A galaxy of goo (and gadgets)

Everything in Revenge seems to either be made of goo, produce goo, or fear goo. The game riffs on status‑effect slimes (conductive, fiery, etc.), and the toolset doubles down on slapstick: a magnetic fork that yeets metal objects, a hose that sprays elementally charged liquids, and a late‑game grappling upgrade that transforms traversal into free‑form air‑acrobatics. The result is improvisational puzzle‑combat where you’re just as likely to win because you MacGyvered a solution with physics as because you aimed true.
The structure echoes modern Metroidvanias in spirit—return to earlier areas once you’ve unlocked the movement or tool gate that used to taunt you—across four primary worlds (plus a cheeky “maybe more” tease). Each biome is dense with scannables, secrets, and side detours; rarely do you jog ten meters without seeing an enticing ledge or an odd plant daring you to poke it.
Co‑op, done generously

Raccoon Logic makes co‑op the headline, not a mode buried three menus deep. You can play online with cross‑play or locally in split‑screen, and the level design embraces that partnership—one player baiting a nest while the other scans or grapples to a hidden cache feels like the intended rhythm.

Even better, it supports couch co‑op, a rarity for this kind of open‑world explorer in 2025, and an absolute blessing for anyone who misses arguing over who gets the “good” half of the screen.
Revenge also arrived Day One on Game Pass for console, PC, and cloud, which instantly lowers the friction to try it with friends. If co‑op curiosity is the nudge you need, Game Pass removes the last excuse.
The comedy actually uses the controller

Video‑game comedy often lives in cutscenes that beg you to stop playing. Revenge is smarter: it wants the gag to fire when you press a button. Ads loop on your habitat’s giant screen, yes—but the bigger laughs come from physics pratfalls, upgrade‑triggered happy accidents, and the way tools let you over‑solve simple problems in stupidly satisfying ways. Think “What if Zelda was funny on purpose?” filtered through a ‘90s‑meets‑Nickelodeon slime sensibility. It’s irreverent without being cruel, and when the jokes miss, they at least miss at speed.
How long is it, and what’s the arc?

Expect a brisk, focused campaign—roughly a dozen hours if you beeline objectives, expanding to 15–20+ for completionists who must scan every plant and mount every suspiciously climbable rock. Crucially, the game spaces out its power curve well: early jumps and pistol buffs, then mobility unlocks that flip traversal from methodical to gleefully free‑form.
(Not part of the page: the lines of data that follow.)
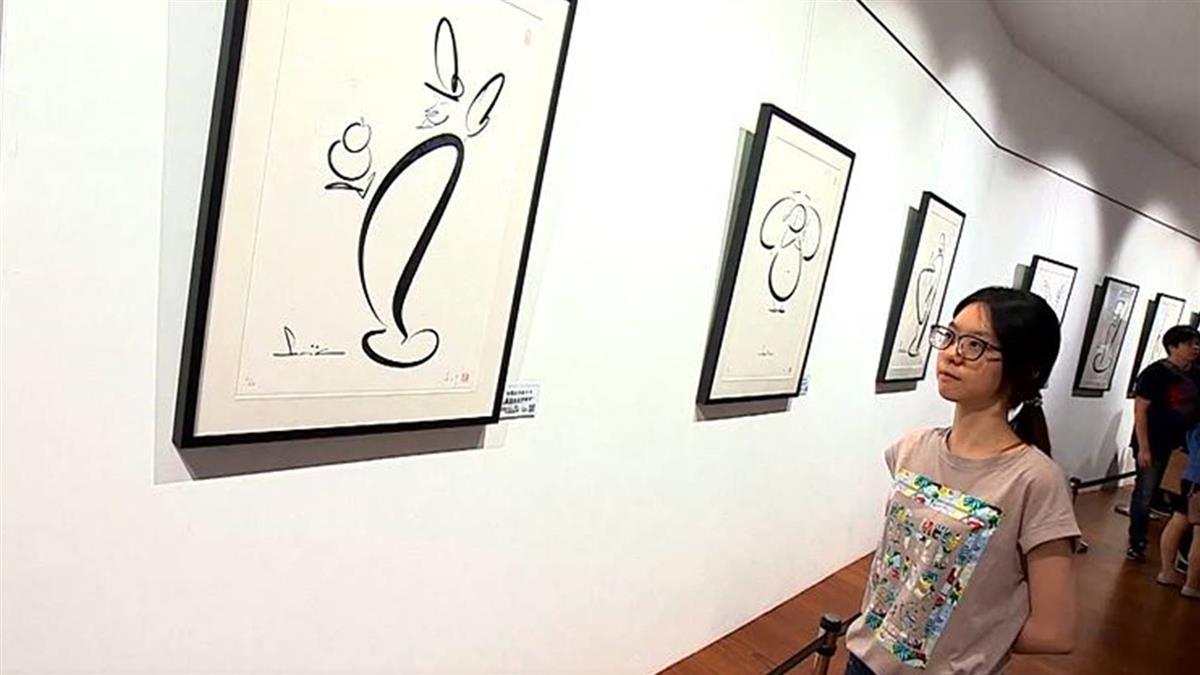 黑白禪武為題 漫畫大師蕭言中罹癌辦巡迴展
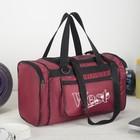 Сумка спортивная на молнии, 1 отдел, 2 наружных кармана, длинный ремень, цвет бордовый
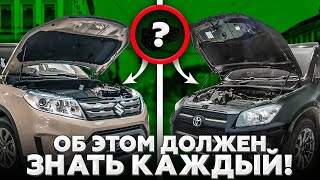 ЭТО МОЖЕТ СЛУЧИТЬСЯ  С КАЖДЫМ АВТОМОБИЛЕМ / ВЫЕЗДНОЙ РЕМОНТ Toyota RAV4 И Suzuki Vitara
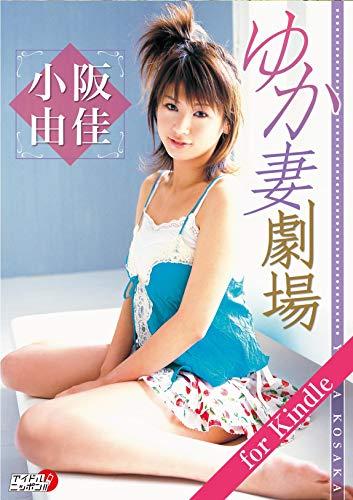 小阪由佳「ゆか妻劇場」for Kindle アイドルニッポン Kindle版のサンプル画像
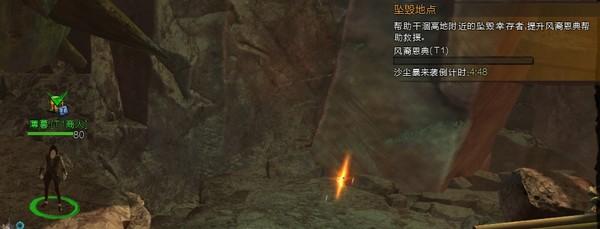 激战2迈古玛之门新地图干涸高地玩法攻略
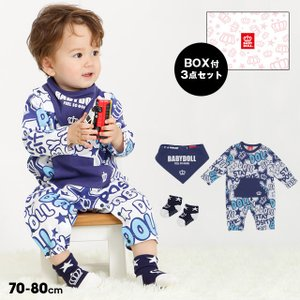ベビードール BABYDOLL 子供服 ギフトセット ギフトBOX付き 4325B ベビーサイズ 男の子 【BD】|babydoll-y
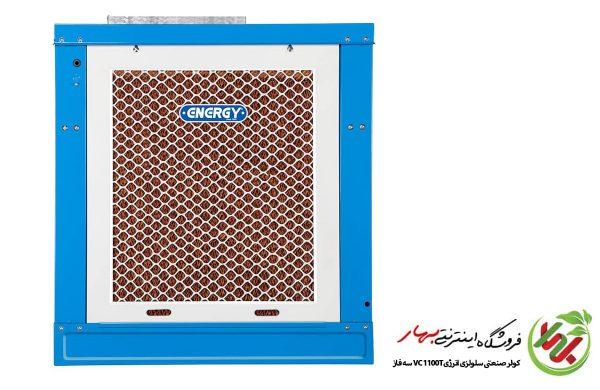 کولر آبی صنعتی 11000 سلولزی انرژی VC1100T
That cadence pulls you off the golden path again and again to chase a secret you clocked three hours earlier.
Combat: the weak link (by design)

The gunplay is intentionally light—one main blaster with meaningful upgrades and a toolbox of crowd‑control toys. When enemy swarms are on‑script, the chaos is good, clean bedlam; when they’re not, aiming and pacing can feel like the straight man in a sketch that doesn’t need one. Several outlets dinged repetitive encounters and occasionally fussy enemy behaviors; others argued the combat is a supporting actor to traversal, scanning, and puzzle‑centric tinkering. If you’re here for arena shooter highs, you’ll bounce; if you want an exploration‑first playground where fights are punctuation marks, you’ll vibe.
Performance & polish: mostly smooth, sometimes squeaky
On PC, the game’s art direction sings—thick color, bold silhouettes, readable platforms—and performance is generally solid. On consoles, experiences are more mixed. Some reviewers noted quest marker hiccups and an odd music system that starts and stops a little too eagerly during fights. Others called out occasional instability. None of it felt deal‑breaking in aggregate, but it’s the difference between “delightful” and “delightful, with a couple scuffs.”
Progression: sticky in a good way

Where Revenge shines is in its loop. Scan it, sample it, sling goo at it, then pin it to your growing encyclopedia.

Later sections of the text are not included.